-- Start --

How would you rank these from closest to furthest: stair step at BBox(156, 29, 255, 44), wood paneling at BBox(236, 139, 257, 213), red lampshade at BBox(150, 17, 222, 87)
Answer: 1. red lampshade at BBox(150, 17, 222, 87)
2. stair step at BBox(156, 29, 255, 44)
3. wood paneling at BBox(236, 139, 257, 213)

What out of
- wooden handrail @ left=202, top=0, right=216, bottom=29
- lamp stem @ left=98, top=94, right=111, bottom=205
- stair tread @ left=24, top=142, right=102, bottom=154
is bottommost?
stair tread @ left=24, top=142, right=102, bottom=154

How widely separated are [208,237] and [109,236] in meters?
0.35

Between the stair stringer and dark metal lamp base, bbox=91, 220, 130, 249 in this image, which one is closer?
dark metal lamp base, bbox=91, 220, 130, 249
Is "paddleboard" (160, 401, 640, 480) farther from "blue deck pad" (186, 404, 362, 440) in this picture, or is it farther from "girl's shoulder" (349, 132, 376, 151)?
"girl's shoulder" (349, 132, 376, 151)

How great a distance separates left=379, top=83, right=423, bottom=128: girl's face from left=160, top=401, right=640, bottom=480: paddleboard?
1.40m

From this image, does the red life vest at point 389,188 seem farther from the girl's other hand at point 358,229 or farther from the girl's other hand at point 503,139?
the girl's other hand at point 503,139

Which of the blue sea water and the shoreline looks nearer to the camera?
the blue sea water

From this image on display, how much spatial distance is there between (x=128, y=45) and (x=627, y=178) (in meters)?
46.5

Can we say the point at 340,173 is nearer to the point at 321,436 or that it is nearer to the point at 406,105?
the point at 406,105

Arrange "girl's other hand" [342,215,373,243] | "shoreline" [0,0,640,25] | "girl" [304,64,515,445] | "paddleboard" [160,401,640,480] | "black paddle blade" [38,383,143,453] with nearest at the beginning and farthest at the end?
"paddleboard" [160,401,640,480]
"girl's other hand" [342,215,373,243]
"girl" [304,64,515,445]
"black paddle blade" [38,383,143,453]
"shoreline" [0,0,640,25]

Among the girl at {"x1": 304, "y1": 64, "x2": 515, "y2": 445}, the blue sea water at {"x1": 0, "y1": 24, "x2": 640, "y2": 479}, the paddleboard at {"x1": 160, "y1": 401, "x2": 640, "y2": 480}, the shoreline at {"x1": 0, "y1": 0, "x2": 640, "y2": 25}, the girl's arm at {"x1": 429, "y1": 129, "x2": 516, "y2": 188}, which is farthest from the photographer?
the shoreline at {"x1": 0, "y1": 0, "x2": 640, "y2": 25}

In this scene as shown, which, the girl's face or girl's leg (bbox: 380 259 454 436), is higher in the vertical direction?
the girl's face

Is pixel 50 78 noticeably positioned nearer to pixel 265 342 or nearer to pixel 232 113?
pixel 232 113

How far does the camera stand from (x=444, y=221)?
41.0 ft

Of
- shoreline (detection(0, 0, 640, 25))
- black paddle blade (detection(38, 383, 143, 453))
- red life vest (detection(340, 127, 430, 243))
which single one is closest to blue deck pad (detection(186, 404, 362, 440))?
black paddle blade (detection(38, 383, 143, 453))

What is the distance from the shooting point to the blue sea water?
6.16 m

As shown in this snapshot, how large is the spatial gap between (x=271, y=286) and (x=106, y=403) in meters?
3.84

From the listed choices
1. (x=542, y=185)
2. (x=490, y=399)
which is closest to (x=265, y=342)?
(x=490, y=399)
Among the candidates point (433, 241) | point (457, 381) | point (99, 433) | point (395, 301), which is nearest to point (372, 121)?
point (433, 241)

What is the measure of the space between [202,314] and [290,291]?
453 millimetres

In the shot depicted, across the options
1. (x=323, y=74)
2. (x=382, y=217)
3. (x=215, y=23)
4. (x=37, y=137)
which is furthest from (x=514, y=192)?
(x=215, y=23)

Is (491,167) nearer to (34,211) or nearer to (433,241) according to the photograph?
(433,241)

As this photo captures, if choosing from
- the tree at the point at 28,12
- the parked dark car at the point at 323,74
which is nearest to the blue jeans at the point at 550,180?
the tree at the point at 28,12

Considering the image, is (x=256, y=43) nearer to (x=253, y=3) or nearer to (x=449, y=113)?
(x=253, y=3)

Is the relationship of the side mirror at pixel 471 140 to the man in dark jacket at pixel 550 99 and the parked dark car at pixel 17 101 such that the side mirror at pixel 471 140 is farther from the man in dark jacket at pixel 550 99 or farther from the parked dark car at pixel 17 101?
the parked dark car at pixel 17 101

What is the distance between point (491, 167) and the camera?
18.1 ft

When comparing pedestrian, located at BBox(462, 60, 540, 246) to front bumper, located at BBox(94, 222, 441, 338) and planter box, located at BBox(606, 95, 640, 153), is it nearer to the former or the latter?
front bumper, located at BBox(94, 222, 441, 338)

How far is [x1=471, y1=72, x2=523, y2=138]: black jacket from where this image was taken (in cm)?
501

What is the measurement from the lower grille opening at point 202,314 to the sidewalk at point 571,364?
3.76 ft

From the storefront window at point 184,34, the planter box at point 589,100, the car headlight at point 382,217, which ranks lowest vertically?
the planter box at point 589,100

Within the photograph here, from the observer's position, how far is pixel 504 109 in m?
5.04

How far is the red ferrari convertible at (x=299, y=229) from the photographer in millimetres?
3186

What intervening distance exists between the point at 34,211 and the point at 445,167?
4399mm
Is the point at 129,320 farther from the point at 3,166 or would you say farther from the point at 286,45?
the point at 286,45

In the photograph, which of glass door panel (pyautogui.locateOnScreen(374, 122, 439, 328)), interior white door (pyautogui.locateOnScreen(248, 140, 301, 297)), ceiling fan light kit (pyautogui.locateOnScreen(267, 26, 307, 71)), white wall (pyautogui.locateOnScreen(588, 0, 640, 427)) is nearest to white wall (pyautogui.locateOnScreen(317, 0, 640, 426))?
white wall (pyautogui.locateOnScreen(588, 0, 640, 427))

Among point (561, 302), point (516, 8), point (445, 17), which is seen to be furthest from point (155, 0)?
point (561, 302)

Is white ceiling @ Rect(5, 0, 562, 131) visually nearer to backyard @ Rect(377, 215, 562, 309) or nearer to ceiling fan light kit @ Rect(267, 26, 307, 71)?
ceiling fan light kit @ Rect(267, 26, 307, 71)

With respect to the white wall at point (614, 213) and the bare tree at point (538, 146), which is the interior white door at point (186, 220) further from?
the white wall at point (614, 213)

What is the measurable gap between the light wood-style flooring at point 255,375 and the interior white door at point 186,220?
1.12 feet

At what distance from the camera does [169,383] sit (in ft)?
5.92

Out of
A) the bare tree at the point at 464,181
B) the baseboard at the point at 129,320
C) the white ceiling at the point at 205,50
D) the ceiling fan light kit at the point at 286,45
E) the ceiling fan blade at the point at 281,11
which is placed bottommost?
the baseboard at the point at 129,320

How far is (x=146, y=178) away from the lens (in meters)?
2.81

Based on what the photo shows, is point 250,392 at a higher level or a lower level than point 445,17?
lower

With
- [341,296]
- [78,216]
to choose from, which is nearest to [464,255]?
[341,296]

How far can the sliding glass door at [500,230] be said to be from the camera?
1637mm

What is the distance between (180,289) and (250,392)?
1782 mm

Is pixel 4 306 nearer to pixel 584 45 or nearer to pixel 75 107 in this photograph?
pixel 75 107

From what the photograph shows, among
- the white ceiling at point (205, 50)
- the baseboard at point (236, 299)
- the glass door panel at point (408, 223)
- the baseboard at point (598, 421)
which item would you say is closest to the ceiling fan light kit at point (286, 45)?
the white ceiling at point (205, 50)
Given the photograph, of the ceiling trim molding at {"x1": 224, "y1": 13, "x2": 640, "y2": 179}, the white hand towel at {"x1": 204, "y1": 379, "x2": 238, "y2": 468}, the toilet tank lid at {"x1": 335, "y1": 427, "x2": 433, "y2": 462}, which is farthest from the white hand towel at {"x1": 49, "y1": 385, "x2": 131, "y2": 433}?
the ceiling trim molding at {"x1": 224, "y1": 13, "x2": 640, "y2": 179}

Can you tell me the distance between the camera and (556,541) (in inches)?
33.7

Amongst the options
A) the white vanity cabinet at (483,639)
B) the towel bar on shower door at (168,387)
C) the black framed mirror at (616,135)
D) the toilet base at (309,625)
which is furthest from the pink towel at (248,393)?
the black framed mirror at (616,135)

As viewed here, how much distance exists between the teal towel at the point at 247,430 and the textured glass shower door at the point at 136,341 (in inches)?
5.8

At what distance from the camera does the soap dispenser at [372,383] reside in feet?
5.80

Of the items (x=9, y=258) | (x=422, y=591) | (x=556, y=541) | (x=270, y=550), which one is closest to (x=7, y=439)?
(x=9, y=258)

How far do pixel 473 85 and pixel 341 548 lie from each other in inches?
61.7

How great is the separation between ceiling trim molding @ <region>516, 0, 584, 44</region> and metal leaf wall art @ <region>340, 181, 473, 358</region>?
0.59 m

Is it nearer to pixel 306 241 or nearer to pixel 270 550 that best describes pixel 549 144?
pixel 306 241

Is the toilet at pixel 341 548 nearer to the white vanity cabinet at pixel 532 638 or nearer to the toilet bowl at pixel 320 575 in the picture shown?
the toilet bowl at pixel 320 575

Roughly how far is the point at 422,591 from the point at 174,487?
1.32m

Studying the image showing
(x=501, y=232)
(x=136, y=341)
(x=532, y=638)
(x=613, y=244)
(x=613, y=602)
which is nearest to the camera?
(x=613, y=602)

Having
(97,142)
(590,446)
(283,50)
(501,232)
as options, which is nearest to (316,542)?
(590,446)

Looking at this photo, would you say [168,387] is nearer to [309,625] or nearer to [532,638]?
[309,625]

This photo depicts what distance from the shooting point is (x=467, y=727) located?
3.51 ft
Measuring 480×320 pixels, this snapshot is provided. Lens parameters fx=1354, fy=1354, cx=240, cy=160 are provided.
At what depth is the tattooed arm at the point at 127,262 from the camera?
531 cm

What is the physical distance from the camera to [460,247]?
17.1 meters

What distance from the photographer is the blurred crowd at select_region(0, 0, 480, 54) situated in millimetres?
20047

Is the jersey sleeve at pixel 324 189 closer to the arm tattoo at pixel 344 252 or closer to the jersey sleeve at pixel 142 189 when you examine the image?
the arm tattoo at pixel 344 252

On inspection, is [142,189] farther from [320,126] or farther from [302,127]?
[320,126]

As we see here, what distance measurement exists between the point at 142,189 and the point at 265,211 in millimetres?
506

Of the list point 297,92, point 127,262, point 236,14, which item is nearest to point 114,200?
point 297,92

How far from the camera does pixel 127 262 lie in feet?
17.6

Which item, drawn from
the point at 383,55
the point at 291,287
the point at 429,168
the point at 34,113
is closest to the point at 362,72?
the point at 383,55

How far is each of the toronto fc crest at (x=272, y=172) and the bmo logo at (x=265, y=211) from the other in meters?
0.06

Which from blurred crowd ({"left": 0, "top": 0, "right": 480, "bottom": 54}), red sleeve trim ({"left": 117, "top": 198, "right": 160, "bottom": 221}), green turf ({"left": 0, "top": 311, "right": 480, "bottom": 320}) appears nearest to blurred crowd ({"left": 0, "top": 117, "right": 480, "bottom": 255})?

-- End --

§ WHAT TO PRODUCE
Write out everything from the line containing "How far is each" down to the last of the lines above, with both ends included and nothing changed.

§ FINAL RESULT
How far is each of the toronto fc crest at (x=272, y=172) and the bmo logo at (x=265, y=211) from the other in meters?
0.06

Which from blurred crowd ({"left": 0, "top": 0, "right": 480, "bottom": 54}), red sleeve trim ({"left": 117, "top": 198, "right": 160, "bottom": 221}), green turf ({"left": 0, "top": 311, "right": 480, "bottom": 320}) appears nearest to blurred crowd ({"left": 0, "top": 117, "right": 480, "bottom": 255})?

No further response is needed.